* [Exercise details] The output should be every line below that includes the word "Tanzania".

[Collected data entries]
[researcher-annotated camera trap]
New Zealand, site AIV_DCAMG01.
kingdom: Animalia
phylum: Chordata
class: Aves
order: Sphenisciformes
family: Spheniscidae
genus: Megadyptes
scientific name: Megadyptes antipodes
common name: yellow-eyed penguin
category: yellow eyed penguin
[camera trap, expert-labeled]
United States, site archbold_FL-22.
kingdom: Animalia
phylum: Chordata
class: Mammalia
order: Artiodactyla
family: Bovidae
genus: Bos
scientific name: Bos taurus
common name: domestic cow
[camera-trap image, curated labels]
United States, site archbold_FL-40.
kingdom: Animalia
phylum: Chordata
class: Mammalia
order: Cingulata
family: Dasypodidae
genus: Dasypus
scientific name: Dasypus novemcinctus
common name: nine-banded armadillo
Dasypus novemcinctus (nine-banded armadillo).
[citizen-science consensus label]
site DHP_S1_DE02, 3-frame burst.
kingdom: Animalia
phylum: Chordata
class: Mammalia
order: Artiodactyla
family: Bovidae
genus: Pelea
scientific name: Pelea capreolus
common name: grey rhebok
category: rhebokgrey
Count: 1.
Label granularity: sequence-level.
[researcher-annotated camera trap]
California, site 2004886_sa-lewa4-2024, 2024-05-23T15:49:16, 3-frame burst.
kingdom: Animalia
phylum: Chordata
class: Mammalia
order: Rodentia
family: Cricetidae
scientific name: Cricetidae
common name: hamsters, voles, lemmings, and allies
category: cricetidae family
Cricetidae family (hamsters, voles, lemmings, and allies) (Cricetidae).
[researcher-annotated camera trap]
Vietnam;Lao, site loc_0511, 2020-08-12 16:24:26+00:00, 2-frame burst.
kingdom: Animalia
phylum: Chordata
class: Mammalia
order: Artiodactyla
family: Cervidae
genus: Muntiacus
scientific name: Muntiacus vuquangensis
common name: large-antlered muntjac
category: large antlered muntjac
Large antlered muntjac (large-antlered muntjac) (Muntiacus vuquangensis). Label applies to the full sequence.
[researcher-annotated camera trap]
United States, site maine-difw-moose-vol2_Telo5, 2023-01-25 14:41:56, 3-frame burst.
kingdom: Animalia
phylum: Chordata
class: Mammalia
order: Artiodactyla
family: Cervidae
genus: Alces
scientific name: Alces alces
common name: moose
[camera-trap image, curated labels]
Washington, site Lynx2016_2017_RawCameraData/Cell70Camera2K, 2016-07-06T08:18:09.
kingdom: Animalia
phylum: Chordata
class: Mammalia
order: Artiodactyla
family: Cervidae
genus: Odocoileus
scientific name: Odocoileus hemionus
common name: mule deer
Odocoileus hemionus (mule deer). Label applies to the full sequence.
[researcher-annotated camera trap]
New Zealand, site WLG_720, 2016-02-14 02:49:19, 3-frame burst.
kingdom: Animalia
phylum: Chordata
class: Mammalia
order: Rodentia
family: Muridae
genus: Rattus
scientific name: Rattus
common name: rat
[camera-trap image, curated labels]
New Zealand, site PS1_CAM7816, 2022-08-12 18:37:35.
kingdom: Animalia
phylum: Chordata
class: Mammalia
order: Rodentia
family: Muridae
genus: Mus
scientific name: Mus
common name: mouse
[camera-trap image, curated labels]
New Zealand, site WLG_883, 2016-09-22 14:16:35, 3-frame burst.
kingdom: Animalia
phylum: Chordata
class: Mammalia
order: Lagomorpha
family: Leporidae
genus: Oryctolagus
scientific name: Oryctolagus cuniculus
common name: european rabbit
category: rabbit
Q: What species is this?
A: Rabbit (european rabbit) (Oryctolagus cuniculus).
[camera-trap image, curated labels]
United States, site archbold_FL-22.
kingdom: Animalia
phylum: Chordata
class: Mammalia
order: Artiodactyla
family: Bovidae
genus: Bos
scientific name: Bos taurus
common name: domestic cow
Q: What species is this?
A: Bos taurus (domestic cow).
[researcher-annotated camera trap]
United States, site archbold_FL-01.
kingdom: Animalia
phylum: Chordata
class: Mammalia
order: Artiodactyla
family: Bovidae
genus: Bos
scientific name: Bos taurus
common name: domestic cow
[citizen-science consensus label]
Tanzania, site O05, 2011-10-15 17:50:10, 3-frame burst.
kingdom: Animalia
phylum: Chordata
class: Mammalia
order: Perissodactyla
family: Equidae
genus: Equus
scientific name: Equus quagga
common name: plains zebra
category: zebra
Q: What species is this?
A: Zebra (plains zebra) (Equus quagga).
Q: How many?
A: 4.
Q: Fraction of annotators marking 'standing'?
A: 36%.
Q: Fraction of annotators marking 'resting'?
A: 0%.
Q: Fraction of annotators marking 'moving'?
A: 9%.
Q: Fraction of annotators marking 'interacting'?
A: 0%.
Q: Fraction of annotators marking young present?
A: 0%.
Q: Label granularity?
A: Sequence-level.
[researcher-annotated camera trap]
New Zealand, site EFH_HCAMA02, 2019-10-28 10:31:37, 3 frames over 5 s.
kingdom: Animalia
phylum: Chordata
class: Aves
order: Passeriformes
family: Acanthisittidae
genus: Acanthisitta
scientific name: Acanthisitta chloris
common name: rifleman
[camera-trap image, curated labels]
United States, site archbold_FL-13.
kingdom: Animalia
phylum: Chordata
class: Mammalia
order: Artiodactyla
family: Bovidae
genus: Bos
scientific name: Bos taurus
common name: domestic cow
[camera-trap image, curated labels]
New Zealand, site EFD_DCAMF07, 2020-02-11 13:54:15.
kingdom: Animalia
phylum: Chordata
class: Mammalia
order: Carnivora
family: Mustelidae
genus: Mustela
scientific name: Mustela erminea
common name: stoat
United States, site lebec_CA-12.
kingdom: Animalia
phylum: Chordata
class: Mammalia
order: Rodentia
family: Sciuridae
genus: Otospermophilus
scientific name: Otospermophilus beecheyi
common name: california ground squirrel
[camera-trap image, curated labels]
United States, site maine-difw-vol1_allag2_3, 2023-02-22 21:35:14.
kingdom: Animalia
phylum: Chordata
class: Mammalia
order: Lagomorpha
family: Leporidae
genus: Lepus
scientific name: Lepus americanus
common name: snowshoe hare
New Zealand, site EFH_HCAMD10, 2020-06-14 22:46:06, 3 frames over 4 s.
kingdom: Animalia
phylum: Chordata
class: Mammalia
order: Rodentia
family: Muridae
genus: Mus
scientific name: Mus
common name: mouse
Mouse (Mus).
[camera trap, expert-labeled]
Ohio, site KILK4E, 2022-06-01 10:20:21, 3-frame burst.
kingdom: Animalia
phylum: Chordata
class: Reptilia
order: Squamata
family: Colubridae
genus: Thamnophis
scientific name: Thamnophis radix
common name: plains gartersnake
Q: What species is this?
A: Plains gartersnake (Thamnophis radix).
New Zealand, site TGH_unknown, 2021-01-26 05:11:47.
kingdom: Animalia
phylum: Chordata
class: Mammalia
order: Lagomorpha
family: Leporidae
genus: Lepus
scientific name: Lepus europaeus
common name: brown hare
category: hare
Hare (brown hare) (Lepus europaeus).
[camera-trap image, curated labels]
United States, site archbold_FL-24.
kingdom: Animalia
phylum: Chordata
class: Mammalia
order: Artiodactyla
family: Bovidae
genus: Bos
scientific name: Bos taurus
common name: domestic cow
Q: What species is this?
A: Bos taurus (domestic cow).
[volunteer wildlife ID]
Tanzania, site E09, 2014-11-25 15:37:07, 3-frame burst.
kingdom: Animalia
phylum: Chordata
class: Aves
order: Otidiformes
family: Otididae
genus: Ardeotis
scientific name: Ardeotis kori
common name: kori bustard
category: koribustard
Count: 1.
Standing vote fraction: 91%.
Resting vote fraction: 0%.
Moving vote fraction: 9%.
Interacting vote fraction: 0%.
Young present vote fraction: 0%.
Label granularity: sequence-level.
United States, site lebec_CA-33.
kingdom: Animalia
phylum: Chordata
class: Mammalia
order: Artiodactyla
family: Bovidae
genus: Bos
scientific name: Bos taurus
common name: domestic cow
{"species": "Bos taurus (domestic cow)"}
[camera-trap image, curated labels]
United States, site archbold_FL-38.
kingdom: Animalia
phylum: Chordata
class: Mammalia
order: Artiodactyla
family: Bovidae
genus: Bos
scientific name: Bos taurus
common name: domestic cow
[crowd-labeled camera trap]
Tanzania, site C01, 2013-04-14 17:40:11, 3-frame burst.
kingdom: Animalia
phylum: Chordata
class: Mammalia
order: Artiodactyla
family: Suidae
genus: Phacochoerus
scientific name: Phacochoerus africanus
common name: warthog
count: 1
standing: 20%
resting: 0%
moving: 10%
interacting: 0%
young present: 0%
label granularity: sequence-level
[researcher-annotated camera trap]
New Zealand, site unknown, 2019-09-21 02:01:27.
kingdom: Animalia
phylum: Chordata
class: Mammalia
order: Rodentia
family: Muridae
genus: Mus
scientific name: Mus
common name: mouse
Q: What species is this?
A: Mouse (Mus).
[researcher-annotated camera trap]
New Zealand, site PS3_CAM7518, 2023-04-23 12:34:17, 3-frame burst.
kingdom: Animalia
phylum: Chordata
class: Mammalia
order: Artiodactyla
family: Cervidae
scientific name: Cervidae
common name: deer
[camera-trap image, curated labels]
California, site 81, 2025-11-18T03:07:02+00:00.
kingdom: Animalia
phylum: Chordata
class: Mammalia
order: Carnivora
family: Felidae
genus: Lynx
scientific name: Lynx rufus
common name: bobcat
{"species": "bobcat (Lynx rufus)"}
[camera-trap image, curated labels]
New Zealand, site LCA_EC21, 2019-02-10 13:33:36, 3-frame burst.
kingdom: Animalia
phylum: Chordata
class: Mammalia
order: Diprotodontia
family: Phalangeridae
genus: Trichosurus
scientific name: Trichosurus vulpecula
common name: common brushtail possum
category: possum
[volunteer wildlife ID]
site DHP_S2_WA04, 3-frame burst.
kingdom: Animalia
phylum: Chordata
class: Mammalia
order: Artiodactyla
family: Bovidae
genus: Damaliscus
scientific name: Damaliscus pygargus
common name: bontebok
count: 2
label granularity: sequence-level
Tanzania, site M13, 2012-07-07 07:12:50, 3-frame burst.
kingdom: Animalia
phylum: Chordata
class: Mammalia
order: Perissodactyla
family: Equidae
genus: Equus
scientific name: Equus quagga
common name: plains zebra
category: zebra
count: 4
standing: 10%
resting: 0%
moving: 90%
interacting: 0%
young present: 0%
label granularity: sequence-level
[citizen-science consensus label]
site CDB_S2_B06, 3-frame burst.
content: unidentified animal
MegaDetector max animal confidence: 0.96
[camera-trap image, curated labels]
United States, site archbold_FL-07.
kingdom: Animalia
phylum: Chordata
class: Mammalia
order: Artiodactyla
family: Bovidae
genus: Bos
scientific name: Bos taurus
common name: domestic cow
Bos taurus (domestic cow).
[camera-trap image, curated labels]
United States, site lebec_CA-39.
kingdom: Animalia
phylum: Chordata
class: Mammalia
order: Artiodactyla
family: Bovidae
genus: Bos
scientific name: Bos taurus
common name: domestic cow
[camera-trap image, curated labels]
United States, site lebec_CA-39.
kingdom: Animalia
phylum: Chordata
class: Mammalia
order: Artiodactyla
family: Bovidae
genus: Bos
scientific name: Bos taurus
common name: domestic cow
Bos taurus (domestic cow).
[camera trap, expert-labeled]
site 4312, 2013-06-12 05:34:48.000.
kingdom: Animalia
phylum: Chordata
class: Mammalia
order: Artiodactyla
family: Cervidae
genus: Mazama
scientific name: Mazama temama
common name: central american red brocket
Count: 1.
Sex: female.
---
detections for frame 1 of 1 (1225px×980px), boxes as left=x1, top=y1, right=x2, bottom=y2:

* [Output of the task]
Tanzania, site O05, 2011-10-15 17:50:10, 3-frame burst.
Tanzania, site E09, 2014-11-25 15:37:07, 3-frame burst.
Tanzania, site C01, 2013-04-14 17:40:11, 3-frame burst.
Tanzania, site M13, 2012-07-07 07:12:50, 3-frame burst.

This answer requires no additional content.